Другое любопытное обстоятельство: он был совершенно лишен волос. Плешивость была в порядке вещей, но Сэм с его голым как яйцо черепом вообще не казался лысым. Форма его головы была классической, причем классической абсолютно, и на этой безупречной выпуклости волосы смотрелись бы анахронизмом. Сорок лет назад ребенку был нанесен большой вред, но по вине «плаща счастья» делалось это впопыхах, небрежно, так что остались точеные уши, плотно прилегающие к благородному черепу, и правильные линии подбородка – наследие Харкеров.
Толстая шея, исчезающая в кричаще алой рубашке, была не харкеровской. Ни один Харкер не облачился бы с ног до головы в алый бархат даже на карнавал, не нацепил бы позолоченный пояс с позолоченными ножнами. Но если бы все же Харкер надел этот костюм, он стал бы похож – пусть едва уловимо – на Сэма.
Толстое тело, бочкообразная грудь, нелепое раскачивание при ходьбе… И тем не менее у Сэма в жилах текла кровь Харкеров, она постоянно выдавала себя в мелочах. Никто не мог понять, как удается Сэму носить одежду с такой элегантностью и двигаться с такой уверенностью вопреки коренастости, столь презираемой у высших классов.

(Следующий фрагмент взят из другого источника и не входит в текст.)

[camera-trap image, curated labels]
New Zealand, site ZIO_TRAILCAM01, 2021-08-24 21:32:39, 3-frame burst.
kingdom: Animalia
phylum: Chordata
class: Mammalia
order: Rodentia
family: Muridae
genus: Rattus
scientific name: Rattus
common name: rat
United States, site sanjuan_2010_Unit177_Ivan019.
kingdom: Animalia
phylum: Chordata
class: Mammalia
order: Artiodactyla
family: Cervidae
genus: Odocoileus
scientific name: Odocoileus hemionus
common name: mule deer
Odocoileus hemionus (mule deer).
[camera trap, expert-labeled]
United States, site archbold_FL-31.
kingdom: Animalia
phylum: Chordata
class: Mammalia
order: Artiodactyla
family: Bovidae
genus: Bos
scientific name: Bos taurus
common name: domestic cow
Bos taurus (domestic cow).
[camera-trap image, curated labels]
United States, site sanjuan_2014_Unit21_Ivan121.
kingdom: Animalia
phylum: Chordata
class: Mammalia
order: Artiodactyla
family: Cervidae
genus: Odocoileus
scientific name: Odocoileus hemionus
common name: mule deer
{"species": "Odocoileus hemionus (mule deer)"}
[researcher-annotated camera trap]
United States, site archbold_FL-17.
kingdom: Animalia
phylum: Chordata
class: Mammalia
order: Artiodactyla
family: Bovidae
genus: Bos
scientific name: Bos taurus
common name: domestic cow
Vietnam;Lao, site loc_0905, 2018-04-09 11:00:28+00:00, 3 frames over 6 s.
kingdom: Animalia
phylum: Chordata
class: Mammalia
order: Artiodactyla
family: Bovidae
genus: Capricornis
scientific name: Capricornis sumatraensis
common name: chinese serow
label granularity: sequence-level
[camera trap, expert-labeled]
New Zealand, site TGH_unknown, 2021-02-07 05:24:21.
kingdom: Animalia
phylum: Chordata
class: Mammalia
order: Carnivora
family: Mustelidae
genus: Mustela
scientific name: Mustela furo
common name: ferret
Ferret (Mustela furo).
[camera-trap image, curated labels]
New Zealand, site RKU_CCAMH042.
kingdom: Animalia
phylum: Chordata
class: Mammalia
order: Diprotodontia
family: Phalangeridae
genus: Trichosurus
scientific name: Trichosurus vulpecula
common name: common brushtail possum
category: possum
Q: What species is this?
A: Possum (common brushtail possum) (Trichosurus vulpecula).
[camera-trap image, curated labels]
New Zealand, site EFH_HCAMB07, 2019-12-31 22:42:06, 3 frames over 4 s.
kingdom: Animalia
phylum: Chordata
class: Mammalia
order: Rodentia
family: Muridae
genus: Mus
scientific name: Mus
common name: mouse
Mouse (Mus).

Бархатный рукав сполз с его согнутой руки. Сэм стоял неподвижно и глядел на женщину сузившимися глазами.
Стальные глаза на румяном лице.
Спустя мгновение, повинуясь неосознанному порыву, женщина снисходительно улыбнулась ему. Резким движением плеча откинула рукав, вытянула изящную тонкокостную руку, унизанную широкими золотыми браслетами, очень нежно положила ладонь на запястье Сэма Рида и шагнула к нему. На его мускулистой руке, поросшей рыжими волосами, ее кисть казалась восковой, нереальной. Женщина почувствовала, как от ее прикосновения напряглись его мышцы, и улыбка стала еще снисходительнее.
Сэм сказал:
– В прошлый раз, когда я видел вас на карнавале, волосы были не черными.
Она искоса взглянула на него, не снизойдя до ответа. Сэм разглядывал ее не улыбаясь – черту за чертой, как будто это был портрет, а не живая красавица, оказавшаяся здесь лишь по капризу случая.
– Они были желтыми, – наконец решительно сказал он.
Извлеченный из памяти образ прояснился в мельчайших деталях, и Сэм понял, как сильно был впечатлен им в детстве.
– Это случилось… тридцать лет назад. В тот день вы тоже были в синем, я хорошо помню.
Женщина равнодушно произнесла, повернув голову так, будто разговаривала с кем-то другим:
– Вероятно, это была дочь моей дочери.
Сэм едва не ахнул. Конечно, он многое знал о долгоживущих аристократах, но еще ни с одним ему не доводилось разговаривать без посредников. На человека, чей жизненный срок исчисляется десятками лет, первая встреча с тем, кто ведет счет на столетия, действует ошеломляюще.
Он грубо хохотнул. Женщина посмотрела на него с легким интересом, она никогда не слышала такого смеха из уст представителей низших классов. Это был смех самоуверенного человека, довольного собой и не заботящегося о манерах.
Многие женщины до Кедре Уолтон находили в Сэме Риде таинственный шарм, но мало кто из них обладал такой же, как у нее, проницательностью. Кедре поняла сразу: это же то самое качество, в подражании которому и она, и все модницы из ее круга носят дикарские украшения в проколотых ушах и поют заунывные безыскусные баллады о смерти, кровопролитии, жестокости и тому подобных вещах, не вникая в значение слов. Это жизнестойкость, сила характера, мужество – свойства, давно утраченные людьми.
Она холодно взглянула на Сэма, слегка повернув голову так, что черный водопад омыл плечи, и спросила:
– Как тебя зовут?
Рыжие брови Сэма сошлись над носом.
– Вам незачем это знать, – ответил он с нарочитой бесцеремонностью.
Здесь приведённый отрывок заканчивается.